Но сокола уже не было — он исчез. Не улетел, а именно исчез, будто растворившись в воздухе. Зато на дороге, прямо на пути обоза, появилась черная человеческая фигура. То был согбенный старик в длинном тулупе, с белыми, будто снег, прядками волос, свисавших из-под клобука с вышитым на нем крестом.

— Монах? — Лешек изумился этому едва ли не больше, чем только что явившемуся и пропавшему соколу. — Откуда он здесь? Эй ты, пошел прочь!

— Пошел, старик! — крикнул и Ежи.

Но схимник стоял посреди дороги и не думал с нее сходить.

Оба гусара, как по команде, пустили коней рысью, согласным движением рванув из красиво отточенных кожей и серебром деревянных ножен палаши.

Но они не успели. Широкий черный тулуп распахнулся, и в обеих руках отшельника появились старинные пистоли с зажженными запалами. Он распрямился во весь рост.

Два выстрела слились в один. Гусарские кони, потеряв всадников, со звонким ржанием прянули на дыбы, но их живо подхватили под уздцы выскочившие из-за деревьев люди. Их было с десяток. Иные, как и говорили гусары, были вооружены рогатинами, но у большинства имелись сабли и топоры.

— Славно ты их, отче! — воскликнул светловолосый богатырь, помощник предводителя Прокл. — Ну вот, еще две сабли в отряде.

Он ткнул острием клинка в мешок на ближайших санях, и из него потекла палевая струйка.

— Опа! Глянь — овес!

Отшельник опустил дымящиеся пистоли, крякнул удивленно…

— Надо же! Разогнуло! — только и выдохнул он.

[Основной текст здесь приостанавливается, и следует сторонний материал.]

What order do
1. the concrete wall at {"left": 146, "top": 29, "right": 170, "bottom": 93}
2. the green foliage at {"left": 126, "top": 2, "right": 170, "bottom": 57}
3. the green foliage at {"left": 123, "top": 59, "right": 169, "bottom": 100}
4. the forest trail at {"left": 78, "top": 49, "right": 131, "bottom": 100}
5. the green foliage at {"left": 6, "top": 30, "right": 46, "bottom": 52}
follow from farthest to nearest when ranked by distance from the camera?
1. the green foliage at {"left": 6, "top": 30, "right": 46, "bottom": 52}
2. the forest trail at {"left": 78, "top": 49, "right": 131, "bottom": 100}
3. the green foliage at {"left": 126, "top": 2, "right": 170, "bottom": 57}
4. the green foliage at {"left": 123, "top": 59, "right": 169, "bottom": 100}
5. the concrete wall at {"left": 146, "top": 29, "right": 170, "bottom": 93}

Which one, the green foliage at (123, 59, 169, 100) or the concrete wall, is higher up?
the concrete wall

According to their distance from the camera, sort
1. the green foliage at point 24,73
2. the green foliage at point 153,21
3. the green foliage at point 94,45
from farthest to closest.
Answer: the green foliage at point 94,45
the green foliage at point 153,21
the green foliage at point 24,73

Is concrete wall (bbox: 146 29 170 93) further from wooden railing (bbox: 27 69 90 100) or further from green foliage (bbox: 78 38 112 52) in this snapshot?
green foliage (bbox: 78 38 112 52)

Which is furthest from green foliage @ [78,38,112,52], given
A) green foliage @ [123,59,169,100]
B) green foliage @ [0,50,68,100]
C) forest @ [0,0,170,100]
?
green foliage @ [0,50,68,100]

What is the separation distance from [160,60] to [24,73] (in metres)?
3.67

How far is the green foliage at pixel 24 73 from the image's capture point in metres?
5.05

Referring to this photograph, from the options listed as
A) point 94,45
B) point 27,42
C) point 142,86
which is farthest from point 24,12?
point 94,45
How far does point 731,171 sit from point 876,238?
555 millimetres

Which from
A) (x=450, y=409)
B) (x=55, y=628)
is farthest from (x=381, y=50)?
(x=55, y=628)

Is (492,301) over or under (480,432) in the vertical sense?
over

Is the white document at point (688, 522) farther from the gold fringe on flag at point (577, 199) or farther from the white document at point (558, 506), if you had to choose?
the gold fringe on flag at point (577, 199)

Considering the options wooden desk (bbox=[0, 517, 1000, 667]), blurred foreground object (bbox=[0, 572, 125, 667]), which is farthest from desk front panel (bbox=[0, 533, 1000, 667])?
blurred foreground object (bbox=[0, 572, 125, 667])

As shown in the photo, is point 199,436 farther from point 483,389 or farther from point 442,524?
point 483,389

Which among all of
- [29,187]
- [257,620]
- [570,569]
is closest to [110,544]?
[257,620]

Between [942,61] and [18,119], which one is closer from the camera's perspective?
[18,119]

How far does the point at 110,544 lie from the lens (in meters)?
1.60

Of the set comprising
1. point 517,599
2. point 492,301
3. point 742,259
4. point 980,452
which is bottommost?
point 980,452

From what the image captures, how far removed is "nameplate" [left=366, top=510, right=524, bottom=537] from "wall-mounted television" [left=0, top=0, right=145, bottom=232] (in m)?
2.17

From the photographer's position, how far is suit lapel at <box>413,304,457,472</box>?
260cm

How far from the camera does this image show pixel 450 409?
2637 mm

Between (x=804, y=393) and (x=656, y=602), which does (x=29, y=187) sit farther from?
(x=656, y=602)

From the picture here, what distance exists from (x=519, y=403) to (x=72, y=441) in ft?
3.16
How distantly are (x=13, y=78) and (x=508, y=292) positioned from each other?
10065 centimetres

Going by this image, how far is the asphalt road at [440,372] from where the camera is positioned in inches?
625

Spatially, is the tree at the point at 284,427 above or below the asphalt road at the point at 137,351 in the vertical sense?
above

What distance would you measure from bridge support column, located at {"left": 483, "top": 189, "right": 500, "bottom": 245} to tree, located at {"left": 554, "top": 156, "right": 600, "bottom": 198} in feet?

К партизанам подошли крестьяне что сопровождали обоз. Поклонились, потом старший из них, рыжий, как пламя, мужик лет сорока, спросил:

— А вы кто ж будете, добрые люди?

— Это хорошо, что для вас мы добрые! — рассмеялся Прокл. — Лесные люди мы. Шишами нас зовут.

— Слыхали, слыхали. А еще сказывали, будто старшим у вас бывший воевода царев, смоленский дворянин Порецкий. Так ли?

Товарищи отшельника удивленно переглянулись, но он сам улыбнулся в бороду, при этом с удовольствием поводя плечами, наслаждаясь давно забытым ощущением — прямой, как в юности, спиной.

— Вот она, молва-то! Сколько лет, как я от мира ушел, так она на проезжей дороге меня догнала… Правда это, добры люди. Правда. Был я некогда дворянином Порецким. А вы как то прознали?

— Так мы ж из твоих мест, отче! — рыжий мужик разулыбался, оказавшись еще и щербатым на два передних зуба. — Кто-то из наших стариков тебя с твоими храбрыми людишками встретил на дороге да признал. Вот молва-то и пошла. А что же, нас ты к себе в отряд не возьмешь ли?

— Возьму, коли не боитесь. Нам люди надобны. Не только мы ляхов бьем, случается, и они нас гробят. Господи, помилуй… А ты, Прокл, чего с мешками развоевался? Бери-ка шапку и собери все до зернышка. В крепости голодают, а ты тут дорогу кормишь.